Stored data:
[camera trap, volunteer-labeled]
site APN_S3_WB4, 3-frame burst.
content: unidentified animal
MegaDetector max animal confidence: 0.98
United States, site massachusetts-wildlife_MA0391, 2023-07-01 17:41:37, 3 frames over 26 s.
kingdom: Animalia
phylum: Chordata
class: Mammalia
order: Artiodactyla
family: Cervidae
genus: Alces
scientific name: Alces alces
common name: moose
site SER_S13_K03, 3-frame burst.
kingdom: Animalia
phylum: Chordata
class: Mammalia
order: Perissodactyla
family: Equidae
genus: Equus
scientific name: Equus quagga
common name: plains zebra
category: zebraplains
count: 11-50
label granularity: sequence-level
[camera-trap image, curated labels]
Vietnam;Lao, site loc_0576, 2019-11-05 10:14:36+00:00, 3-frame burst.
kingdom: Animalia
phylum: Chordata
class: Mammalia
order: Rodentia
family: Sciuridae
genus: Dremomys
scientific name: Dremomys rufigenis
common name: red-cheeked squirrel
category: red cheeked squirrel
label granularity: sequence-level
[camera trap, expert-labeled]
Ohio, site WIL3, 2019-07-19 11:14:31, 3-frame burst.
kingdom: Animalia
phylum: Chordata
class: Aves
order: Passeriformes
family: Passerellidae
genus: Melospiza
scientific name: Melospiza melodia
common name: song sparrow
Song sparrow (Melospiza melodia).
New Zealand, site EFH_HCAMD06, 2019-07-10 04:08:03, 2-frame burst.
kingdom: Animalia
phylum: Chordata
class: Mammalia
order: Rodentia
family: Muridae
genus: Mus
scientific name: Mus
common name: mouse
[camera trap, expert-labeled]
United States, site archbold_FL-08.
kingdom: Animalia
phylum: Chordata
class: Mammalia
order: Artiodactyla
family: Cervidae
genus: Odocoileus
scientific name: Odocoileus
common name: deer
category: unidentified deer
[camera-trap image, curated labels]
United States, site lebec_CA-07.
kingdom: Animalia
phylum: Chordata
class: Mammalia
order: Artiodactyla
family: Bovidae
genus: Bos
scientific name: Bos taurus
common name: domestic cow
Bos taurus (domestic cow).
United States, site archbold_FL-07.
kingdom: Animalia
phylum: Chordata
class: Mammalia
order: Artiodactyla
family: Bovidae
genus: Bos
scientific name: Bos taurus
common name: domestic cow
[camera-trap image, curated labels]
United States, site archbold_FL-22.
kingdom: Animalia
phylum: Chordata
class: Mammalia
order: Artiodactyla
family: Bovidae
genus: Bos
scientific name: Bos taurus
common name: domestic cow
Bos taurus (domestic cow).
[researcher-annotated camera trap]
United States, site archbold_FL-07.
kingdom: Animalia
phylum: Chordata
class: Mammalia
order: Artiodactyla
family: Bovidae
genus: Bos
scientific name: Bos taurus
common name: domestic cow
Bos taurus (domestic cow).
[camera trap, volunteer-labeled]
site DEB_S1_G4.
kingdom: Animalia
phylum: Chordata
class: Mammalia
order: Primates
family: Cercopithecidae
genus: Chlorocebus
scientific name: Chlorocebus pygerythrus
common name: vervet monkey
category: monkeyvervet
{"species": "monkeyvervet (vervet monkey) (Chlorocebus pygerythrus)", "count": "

Brief – Once you have read the data, reproduce all of it exactly.

Answer space –
[camera trap, volunteer-labeled]
site APN_S3_WB4, 3-frame burst.
content: unidentified animal
MegaDetector max animal confidence: 0.98
United States, site massachusetts-wildlife_MA0391, 2023-07-01 17:41:37, 3 frames over 26 s.
kingdom: Animalia
phylum: Chordata
class: Mammalia
order: Artiodactyla
family: Cervidae
genus: Alces
scientific name: Alces alces
common name: moose
site SER_S13_K03, 3-frame burst.
kingdom: Animalia
phylum: Chordata
class: Mammalia
order: Perissodactyla
family: Equidae
genus: Equus
scientific name: Equus quagga
common name: plains zebra
category: zebraplains
count: 11-50
label granularity: sequence-level
[camera-trap image, curated labels]
Vietnam;Lao, site loc_0576, 2019-11-05 10:14:36+00:00, 3-frame burst.
kingdom: Animalia
phylum: Chordata
class: Mammalia
order: Rodentia
family: Sciuridae
genus: Dremomys
scientific name: Dremomys rufigenis
common name: red-cheeked squirrel
category: red cheeked squirrel
label granularity: sequence-level
[camera trap, expert-labeled]
Ohio, site WIL3, 2019-07-19 11:14:31, 3-frame burst.
kingdom: Animalia
phylum: Chordata
class: Aves
order: Passeriformes
family: Passerellidae
genus: Melospiza
scientific name: Melospiza melodia
common name: song sparrow
Song sparrow (Melospiza melodia).
New Zealand, site EFH_HCAMD06, 2019-07-10 04:08:03, 2-frame burst.
kingdom: Animalia
phylum: Chordata
class: Mammalia
order: Rodentia
family: Muridae
genus: Mus
scientific name: Mus
common name: mouse
[camera trap, expert-labeled]
United States, site archbold_FL-08.
kingdom: Animalia
phylum: Chordata
class: Mammalia
order: Artiodactyla
family: Cervidae
genus: Odocoileus
scientific name: Odocoileus
common name: deer
category: unidentified deer
[camera-trap image, curated labels]
United States, site lebec_CA-07.
kingdom: Animalia
phylum: Chordata
class: Mammalia
order: Artiodactyla
family: Bovidae
genus: Bos
scientific name: Bos taurus
common name: domestic cow
Bos taurus (domestic cow).
United States, site archbold_FL-07.
kingdom: Animalia
phylum: Chordata
class: Mammalia
order: Artiodactyla
family: Bovidae
genus: Bos
scientific name: Bos taurus
common name: domestic cow
[camera-trap image, curated labels]
United States, site archbold_FL-22.
kingdom: Animalia
phylum: Chordata
class: Mammalia
order: Artiodactyla
family: Bovidae
genus: Bos
scientific name: Bos taurus
common name: domestic cow
Bos taurus (domestic cow).
[researcher-annotated camera trap]
United States, site archbold_FL-07.
kingdom: Animalia
phylum: Chordata
class: Mammalia
order: Artiodactyla
family: Bovidae
genus: Bos
scientific name: Bos taurus
common name: domestic cow
Bos taurus (domestic cow).
[camera trap, volunteer-labeled]
site DEB_S1_G4.
kingdom: Animalia
phylum: Chordata
class: Mammalia
order: Primates
family: Cercopithecidae
genus: Chlorocebus
scientific name: Chlorocebus pygerythrus
common name: vervet monkey
category: monkeyvervet
{"species": "monkeyvervet (vervet monkey) (Chlorocebus pygerythrus)", "count": "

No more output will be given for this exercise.